### TASK OBJECTIVE
Write out the items word for word, beginning with the line containing "Is (x=319, y=298)" and ending with the line containing "8.07 metres", both lines included. Leave the pictures out of your copy.

Records of scene-based questions:

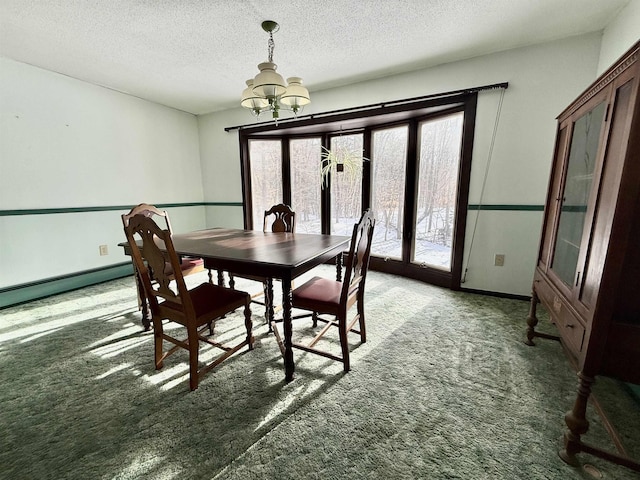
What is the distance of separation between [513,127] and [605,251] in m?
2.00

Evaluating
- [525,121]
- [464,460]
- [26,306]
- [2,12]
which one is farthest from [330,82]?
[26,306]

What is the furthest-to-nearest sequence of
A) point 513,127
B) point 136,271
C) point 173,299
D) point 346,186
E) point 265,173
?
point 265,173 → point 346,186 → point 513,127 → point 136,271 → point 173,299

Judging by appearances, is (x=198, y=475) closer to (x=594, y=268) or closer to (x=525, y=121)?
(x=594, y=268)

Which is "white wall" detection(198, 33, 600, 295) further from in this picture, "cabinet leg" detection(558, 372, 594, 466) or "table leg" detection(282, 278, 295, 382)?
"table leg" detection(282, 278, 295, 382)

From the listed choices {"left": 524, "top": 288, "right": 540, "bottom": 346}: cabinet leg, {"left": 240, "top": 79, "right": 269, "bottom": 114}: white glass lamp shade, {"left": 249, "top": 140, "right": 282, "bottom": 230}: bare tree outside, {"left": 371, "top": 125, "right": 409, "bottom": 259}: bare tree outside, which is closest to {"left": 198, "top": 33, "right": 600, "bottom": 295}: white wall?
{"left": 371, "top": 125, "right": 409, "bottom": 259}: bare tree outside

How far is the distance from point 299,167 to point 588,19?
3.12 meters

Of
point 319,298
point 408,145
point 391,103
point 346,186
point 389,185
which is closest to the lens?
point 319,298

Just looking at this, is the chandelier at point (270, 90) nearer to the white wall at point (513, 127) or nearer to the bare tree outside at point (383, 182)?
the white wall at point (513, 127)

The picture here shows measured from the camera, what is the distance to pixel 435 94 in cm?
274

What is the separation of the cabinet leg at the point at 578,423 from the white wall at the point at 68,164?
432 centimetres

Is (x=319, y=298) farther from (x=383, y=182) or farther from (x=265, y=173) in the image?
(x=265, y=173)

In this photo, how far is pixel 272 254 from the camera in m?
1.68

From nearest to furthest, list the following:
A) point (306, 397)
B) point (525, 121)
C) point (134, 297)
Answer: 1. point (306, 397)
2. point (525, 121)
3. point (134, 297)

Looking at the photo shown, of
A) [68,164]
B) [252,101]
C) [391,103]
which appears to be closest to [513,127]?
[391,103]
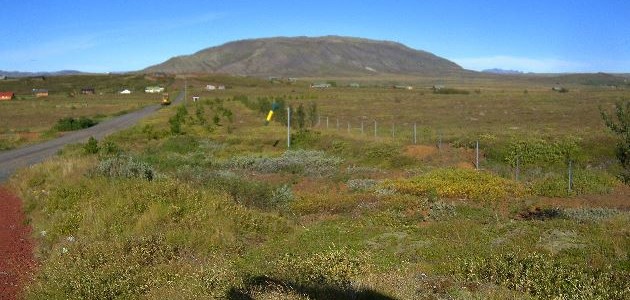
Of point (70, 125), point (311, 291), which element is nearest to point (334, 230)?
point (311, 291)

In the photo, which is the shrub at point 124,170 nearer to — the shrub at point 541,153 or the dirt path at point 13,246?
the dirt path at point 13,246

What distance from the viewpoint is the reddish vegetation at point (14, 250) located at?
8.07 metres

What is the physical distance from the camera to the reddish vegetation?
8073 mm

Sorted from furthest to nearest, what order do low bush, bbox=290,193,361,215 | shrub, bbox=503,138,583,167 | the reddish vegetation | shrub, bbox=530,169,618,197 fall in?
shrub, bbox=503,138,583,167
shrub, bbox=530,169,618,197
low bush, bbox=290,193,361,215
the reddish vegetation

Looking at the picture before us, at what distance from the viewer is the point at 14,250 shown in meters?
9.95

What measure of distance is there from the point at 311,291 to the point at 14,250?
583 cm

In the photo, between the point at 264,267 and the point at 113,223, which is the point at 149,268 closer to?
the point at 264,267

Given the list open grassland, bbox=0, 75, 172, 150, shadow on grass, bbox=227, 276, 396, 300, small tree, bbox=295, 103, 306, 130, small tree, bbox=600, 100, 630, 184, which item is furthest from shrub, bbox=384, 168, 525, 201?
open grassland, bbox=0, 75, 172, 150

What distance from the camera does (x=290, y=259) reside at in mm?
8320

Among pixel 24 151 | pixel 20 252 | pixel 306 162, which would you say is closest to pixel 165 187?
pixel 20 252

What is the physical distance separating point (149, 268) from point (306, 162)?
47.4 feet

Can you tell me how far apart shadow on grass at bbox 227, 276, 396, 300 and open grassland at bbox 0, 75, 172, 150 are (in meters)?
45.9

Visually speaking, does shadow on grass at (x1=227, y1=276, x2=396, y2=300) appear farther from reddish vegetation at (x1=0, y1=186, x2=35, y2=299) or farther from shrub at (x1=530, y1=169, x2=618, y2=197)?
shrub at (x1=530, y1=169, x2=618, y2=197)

### SOLUTION FOR THIS TASK
Is (x=319, y=298) farther from (x=383, y=182) or farther from (x=265, y=173) in the image?
(x=265, y=173)

In this photo, how far is pixel 272 254 from the camera in m?
1.68

From nearest to furthest, list the following:
A) point (306, 397)
B) point (525, 121)
C) point (134, 297)
Answer: 1. point (306, 397)
2. point (525, 121)
3. point (134, 297)

Looking at the photo shown, of
A) [68,164]
B) [252,101]
C) [391,103]
which appears to be closest to [513,127]?
[391,103]
Of point (70, 125), point (311, 291), which element is nearest to point (334, 230)?
point (311, 291)

In the photo, which is the shrub at point 124,170 nearer to — the shrub at point 541,153 or the dirt path at point 13,246?
the dirt path at point 13,246

What distance from the viewpoint is the reddish vegetation at point (14, 250) located at?
8.07 metres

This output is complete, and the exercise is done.